"Heah I've been waitin' for y'u to love me," he declared, with a gesture not without dignified emotion. "Your givin' in without that wasn't so much to me."
And at these words of the rustler's Jean Isbel felt an icy, sickening shudder creep into his soul. He shut his eyes. The end of his dream had been long in coming, but at last it had arrived. A mocking voice, like a hollow wind, echoed through that region--that lonely and ghost-like hall of his heart which had harbored faith.
She burst into speech, louder and sharper, the first words of which Jean's strangely throbbing ears did not distinguish.
"-- -- you! ... I never gave in to y'u an' I never will."
"But, girl--I kissed y'u--hugged y'u--handled y'u--" he expostulated, and the making of the cigarette ceased.
"Yes, y'u did--y'u brute--when I was so downhearted and weak I couldn't lift my hand," she flashed.
"Ahuh! Y'u mean I couldn't do that now?"
"I should smile I do, Jim Colter!" she replied.
"Wal, mebbe--I'll see--presently," he went on, straining with words. "But I'm shore curious.... Daggs, then--he was nothin' to y'u?"
"No more than y'u," she said, morbidly. "He used to run after me--long ago, it seems..... I was only a girl then--innocent--an' I'd not known any but rough men. I couldn't all the time--every day, every hour--keep him at arm's length. Sometimes before I knew--I didn't care. I was a child. A kiss meant nothing to me. But after I knew--"
Ellen dropped her head in brooding silence.
"Say, do y'u expect me to believe that?" he queried, with a derisive leer.
"Bah! What do I care what y'u believe?" she cried, with lifting head.
"How aboot Simm Brace?"
"That coyote! ... He lied aboot me, Jim Colter. And any man half a man would have known he lied."
"Wal, Simm always bragged aboot y'u bein' his girl," asserted Colter. "An' he wasn't over--particular aboot details of your love-makin'."

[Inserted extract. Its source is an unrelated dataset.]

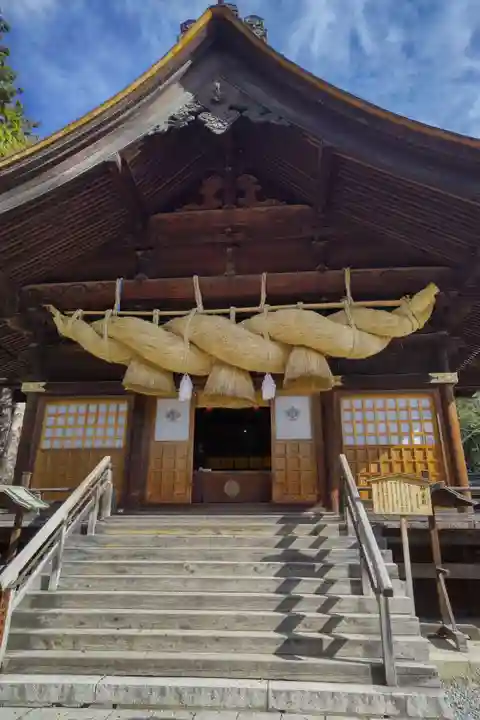 諏訪大社下社秋宮(長野県)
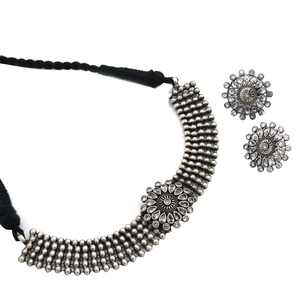 Gargantilla de Piedras Redondas con Puntos, Elegante y con Estilo para Fiestas - Product Image 3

Ellen gazed out of the door, over Colter's head, as if the forest out there was a refuge. She evidently sensed more about the man than appeared in his slow talk, in his slouching position. Her lips shut in a firm line, as if to hide their trembling and to still her passionate tongue. Jean, in his absorption, magnified his perceptions. Not yet was Ellen Jorth afraid of this man, but she feared the situation. Jean's heart was at bursting pitch. All within him seemed chaos--a wreck of beliefs and convictions. Nothing was true. He would wake presently out of a nightmare. Yet, as surely as he quivered there, he felt the imminence of a great moment--a lightning flash--a thunderbolt--a balance struck.